In late May, Great Britain's University and College Union, a professional association for academics, sparked controversy by voting to move forward with a proposed boycott of Israeli academic institutions. Palestinian trade unions had called for the boycott to protest Israel's "40-year occupation" of Palestinian land.
In response, President Richard H. Brodhead issued a statement condemning the proposed boycott, which the British union has not yet officially ratified. "It is a foundational principle of American life that all ideas should have an equal opportunity to be expressed," he said in the statement. Free speech allows people who disagree to learn from one another, he added.
Duke has a "proud tradition of upholding the free exchange of ideas, including discussions that involve the bitter, unresolved conflicts in the Middle East." In October 2004, the university was criticized by some for hosting the National Student Conference of the Palestinian Solidarity Movement after organizers failed to sign a statement denouncing terrorism.
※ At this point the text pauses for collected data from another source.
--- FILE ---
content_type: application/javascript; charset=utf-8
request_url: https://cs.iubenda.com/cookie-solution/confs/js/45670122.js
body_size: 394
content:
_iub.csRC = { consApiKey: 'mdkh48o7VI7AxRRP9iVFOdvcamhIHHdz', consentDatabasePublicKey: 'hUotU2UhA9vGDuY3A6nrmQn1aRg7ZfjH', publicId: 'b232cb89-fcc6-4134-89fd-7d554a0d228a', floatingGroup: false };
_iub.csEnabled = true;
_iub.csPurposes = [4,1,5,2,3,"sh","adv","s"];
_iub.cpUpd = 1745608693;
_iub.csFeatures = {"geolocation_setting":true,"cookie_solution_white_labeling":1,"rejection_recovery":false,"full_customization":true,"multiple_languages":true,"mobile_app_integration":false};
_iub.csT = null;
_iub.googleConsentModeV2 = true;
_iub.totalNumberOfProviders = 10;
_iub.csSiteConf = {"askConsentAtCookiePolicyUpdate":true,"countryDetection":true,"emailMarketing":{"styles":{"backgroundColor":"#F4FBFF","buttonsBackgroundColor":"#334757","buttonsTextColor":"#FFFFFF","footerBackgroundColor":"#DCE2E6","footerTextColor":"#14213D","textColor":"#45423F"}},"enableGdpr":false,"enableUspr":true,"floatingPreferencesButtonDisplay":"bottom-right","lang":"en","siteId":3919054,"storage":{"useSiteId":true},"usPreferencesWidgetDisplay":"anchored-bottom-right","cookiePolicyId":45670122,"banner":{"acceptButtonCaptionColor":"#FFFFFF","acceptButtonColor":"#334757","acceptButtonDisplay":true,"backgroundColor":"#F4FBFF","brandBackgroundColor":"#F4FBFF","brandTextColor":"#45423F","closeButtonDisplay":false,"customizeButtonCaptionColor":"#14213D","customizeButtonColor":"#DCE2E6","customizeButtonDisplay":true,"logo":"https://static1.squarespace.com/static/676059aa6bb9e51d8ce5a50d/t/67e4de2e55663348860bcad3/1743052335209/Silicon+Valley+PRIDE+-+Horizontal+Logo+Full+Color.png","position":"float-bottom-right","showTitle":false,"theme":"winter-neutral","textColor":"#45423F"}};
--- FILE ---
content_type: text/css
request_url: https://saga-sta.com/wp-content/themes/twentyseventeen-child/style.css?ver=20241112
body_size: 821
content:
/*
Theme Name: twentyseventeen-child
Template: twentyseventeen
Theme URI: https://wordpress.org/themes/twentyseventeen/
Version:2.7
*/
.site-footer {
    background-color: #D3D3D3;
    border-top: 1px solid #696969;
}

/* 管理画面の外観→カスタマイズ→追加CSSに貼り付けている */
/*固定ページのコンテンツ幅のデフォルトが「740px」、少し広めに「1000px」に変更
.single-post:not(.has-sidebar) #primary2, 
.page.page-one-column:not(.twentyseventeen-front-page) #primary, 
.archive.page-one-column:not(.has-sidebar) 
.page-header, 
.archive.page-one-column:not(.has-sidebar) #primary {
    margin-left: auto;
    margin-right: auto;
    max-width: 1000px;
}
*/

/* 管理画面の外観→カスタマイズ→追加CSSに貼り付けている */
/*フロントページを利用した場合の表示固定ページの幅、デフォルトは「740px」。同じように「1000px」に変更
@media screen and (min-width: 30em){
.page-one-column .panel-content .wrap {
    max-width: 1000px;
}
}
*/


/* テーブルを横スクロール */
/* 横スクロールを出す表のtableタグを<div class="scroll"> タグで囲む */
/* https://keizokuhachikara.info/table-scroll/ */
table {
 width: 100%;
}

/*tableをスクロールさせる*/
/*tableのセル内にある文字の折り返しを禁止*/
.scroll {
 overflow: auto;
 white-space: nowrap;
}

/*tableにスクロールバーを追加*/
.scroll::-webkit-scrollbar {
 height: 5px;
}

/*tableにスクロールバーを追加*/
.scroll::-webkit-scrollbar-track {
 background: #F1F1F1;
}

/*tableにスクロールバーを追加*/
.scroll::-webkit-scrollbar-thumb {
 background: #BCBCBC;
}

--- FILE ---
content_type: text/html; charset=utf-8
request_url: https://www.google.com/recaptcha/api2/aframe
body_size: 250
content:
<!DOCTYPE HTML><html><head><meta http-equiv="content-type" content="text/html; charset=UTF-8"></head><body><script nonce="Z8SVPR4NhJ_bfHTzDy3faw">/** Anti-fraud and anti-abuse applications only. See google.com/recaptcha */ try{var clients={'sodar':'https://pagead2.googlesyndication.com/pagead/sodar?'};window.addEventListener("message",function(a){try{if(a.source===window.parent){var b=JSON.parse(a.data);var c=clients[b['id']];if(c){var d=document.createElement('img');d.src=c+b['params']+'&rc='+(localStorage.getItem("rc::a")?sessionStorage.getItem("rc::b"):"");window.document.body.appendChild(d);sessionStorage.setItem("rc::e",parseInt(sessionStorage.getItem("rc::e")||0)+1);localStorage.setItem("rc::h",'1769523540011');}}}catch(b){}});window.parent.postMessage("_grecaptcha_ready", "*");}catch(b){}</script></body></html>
Following the conference, administrators and faculty members alike said panel discussions and impromptu exchanges outside the conference venues were both passionate and respectful.
In his statement on the proposed boycott, Brodhead stressed the importance of that kind of dialogue. "The idea of forbidding partnerships and exchanges with Israeli universities and scholars contradicts the high value we place in the pursuit of knowledge on our own campus and in the importance of robust intellectual integrity more broadly," he said. "I oppose efforts to suppress the free exchange of ideas at Duke and in university communities around the world."